Key Financial Ratios: Several key financial ratios are provided, including Debtors Turnover Ratio (36 days), Inventory Turnover Ratio (101 days), Interest Coverage Ratio (-0.12), Current Ratio (1.02), Debt-Equity Ratio (4.38), Operating Profit Margins (9.64%), Net Profit Margin (-7.36%), Return on Net Worth (-28.74%), Total Debt/EBITDA (10.02), and Return on Capital Employed (0.33%). Explanations for significant variations (>25%) are provided, mainly due to additional borrowings for a new unit and low operating margins in the textile segment.
Future Prospects: The textiles industry continues to face recessionary pressures. Hopes exist for improved demand in the second half of FY23-24. The company will continue the strategy of licensing brands and has arrangements with solar power developers for power at lower rates.
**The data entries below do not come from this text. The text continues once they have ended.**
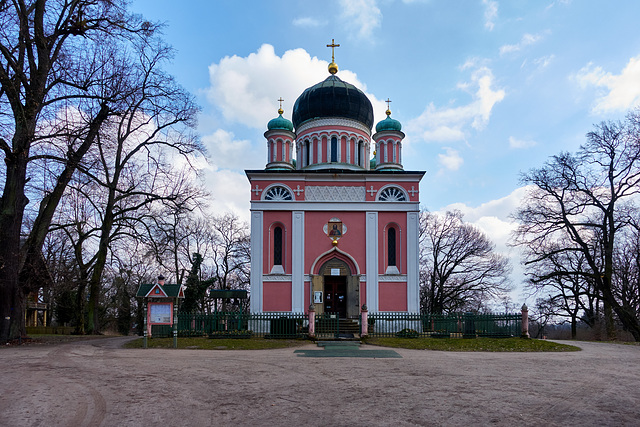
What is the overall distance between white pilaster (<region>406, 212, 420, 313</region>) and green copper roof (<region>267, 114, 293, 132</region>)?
8451 millimetres

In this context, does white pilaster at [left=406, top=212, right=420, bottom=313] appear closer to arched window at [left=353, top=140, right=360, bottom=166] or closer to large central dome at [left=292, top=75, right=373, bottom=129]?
arched window at [left=353, top=140, right=360, bottom=166]

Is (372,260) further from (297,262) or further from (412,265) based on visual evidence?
(297,262)

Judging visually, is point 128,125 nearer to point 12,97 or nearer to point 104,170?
point 104,170

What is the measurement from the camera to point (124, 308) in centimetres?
3709

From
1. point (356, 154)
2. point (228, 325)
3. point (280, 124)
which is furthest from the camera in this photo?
point (356, 154)

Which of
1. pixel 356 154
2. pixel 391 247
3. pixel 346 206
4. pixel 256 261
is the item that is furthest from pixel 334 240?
pixel 356 154

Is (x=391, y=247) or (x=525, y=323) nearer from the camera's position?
(x=525, y=323)

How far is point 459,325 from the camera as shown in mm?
21453

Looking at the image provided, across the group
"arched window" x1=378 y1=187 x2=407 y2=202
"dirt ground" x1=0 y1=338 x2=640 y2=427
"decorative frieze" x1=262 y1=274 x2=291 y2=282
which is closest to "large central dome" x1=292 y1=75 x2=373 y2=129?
"arched window" x1=378 y1=187 x2=407 y2=202

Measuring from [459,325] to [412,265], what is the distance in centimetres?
477

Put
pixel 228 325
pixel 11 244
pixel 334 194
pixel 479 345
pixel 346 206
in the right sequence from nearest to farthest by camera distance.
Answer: pixel 11 244 → pixel 479 345 → pixel 228 325 → pixel 346 206 → pixel 334 194

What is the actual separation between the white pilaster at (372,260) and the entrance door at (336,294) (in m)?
1.33

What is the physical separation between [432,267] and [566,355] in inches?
1069

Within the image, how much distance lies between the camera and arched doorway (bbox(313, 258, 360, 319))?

Subsidiaries and Associates: Madras Chipboard Limited (MCBL) is a subsidiary, with the company holding 75.01% of its share capital. Taram Textiles, LLC and its step-down subsidiary Taram Textiles Online, Inc. are also subsidiaries. The company has six associate companies, including The Ramco Cements Limited and Rajapalayam Mills Limited.
Corporate Governance: The report confirms adherence to Secretarial Standards and compliance with Corporate Governance requirements stipulated by SEBI (LODR) Regulations, 2015.